Used in the Food Industry:
6-Methylsalicylaldehyde is used as a flavoring agent for its distinctive floral and sweet aroma, enhancing the taste and scent of various food products.
Used in Perfumes and Cosmetic Products:
In the fragrance industry, 6-Methylsalicylaldehyde serves as an ingredient to impart a pleasant and complex scent to perfumes and cosmetic products, adding depth and character to their olfactory profiles.
Used in Pharmaceutical Synthesis:
6-Methylsalicylaldehyde is utilized as a starting material in the synthesis of pharmaceuticals, contributing to the development of new drugs and medicinal compounds.

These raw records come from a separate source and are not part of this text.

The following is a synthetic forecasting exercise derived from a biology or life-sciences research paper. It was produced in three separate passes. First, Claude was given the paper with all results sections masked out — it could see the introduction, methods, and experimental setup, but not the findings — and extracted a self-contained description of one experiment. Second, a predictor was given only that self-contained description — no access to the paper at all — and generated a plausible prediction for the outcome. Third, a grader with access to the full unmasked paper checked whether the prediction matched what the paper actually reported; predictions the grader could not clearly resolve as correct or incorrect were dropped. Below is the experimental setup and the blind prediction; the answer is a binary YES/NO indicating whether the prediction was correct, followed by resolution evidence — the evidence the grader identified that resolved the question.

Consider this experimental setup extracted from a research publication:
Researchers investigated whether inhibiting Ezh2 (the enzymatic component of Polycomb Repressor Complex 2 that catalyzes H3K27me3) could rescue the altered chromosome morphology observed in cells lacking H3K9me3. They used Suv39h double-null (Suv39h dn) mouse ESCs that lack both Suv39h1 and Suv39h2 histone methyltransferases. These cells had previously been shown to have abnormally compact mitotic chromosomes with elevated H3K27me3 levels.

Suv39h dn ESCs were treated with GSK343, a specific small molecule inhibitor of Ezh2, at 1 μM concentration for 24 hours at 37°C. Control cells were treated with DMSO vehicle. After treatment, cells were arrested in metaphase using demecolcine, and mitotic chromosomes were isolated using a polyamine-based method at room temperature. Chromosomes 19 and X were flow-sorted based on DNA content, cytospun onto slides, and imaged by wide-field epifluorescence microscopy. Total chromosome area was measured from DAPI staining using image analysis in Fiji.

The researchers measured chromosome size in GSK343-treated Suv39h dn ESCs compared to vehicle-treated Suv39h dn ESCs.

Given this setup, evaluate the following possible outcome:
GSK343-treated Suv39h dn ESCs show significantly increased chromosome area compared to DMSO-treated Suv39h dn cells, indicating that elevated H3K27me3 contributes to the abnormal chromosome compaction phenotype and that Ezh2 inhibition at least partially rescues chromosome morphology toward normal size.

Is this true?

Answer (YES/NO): YES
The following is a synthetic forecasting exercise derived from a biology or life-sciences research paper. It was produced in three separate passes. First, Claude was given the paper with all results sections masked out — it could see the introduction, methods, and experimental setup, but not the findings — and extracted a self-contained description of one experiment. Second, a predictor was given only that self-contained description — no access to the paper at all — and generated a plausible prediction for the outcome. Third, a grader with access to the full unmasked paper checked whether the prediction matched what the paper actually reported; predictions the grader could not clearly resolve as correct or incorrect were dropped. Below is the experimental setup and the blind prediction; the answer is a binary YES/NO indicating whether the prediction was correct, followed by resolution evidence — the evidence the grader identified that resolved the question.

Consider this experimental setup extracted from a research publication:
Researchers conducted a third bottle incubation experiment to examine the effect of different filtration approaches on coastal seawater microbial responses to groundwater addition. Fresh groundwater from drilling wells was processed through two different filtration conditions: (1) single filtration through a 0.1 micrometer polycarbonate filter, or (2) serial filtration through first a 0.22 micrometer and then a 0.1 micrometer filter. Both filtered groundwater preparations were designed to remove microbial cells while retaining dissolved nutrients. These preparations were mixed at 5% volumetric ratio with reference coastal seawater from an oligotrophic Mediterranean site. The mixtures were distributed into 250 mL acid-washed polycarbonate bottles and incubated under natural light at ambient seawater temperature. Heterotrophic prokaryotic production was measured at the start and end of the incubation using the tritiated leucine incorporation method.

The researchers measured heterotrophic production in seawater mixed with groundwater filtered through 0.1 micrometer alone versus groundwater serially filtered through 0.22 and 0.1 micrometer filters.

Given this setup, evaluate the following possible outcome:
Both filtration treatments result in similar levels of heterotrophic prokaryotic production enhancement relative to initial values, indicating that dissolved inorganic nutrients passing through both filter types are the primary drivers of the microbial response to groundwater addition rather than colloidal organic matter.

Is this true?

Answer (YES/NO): NO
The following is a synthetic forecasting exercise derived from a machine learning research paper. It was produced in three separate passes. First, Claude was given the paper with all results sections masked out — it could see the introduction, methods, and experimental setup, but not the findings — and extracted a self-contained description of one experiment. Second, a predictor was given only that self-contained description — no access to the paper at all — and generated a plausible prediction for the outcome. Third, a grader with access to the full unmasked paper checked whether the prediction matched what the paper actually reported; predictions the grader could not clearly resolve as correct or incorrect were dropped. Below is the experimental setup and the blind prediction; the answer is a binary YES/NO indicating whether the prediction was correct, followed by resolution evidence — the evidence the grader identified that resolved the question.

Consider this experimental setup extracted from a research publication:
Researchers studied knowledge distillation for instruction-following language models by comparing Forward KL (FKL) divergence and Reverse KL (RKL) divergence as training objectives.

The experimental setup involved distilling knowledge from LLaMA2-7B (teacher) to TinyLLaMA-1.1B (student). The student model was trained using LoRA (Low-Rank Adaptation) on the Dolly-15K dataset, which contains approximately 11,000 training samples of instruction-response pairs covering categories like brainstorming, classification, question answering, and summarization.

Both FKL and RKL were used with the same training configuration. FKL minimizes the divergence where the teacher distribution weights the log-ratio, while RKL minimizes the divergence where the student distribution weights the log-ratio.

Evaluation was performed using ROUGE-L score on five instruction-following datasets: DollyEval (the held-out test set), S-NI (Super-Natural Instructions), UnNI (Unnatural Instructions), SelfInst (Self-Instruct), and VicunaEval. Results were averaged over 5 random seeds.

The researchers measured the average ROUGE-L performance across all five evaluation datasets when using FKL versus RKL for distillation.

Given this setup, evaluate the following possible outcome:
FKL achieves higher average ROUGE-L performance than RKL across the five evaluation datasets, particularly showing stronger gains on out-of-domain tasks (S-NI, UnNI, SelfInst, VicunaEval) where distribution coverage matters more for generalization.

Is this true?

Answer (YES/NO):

Used in Organic Compound Preparation:
6-Methylsalicylaldehyde also plays a role in the preparation of various organic compounds, serving as a versatile building block in organic chemistry.
Used in Antimicrobial Applications:
6-Methylsalicylaldehyde exhibits antimicrobial properties, making it a potential candidate for use in products that require bacterial control or prevention of microbial growth.
Used in Antioxidant Applications:
Due to its antioxidant properties, 6-Methylsalicylaldehyde can be employed in applications where protection against oxidative damage is necessary, such as in certain industrial processes or in the formulation of certain products.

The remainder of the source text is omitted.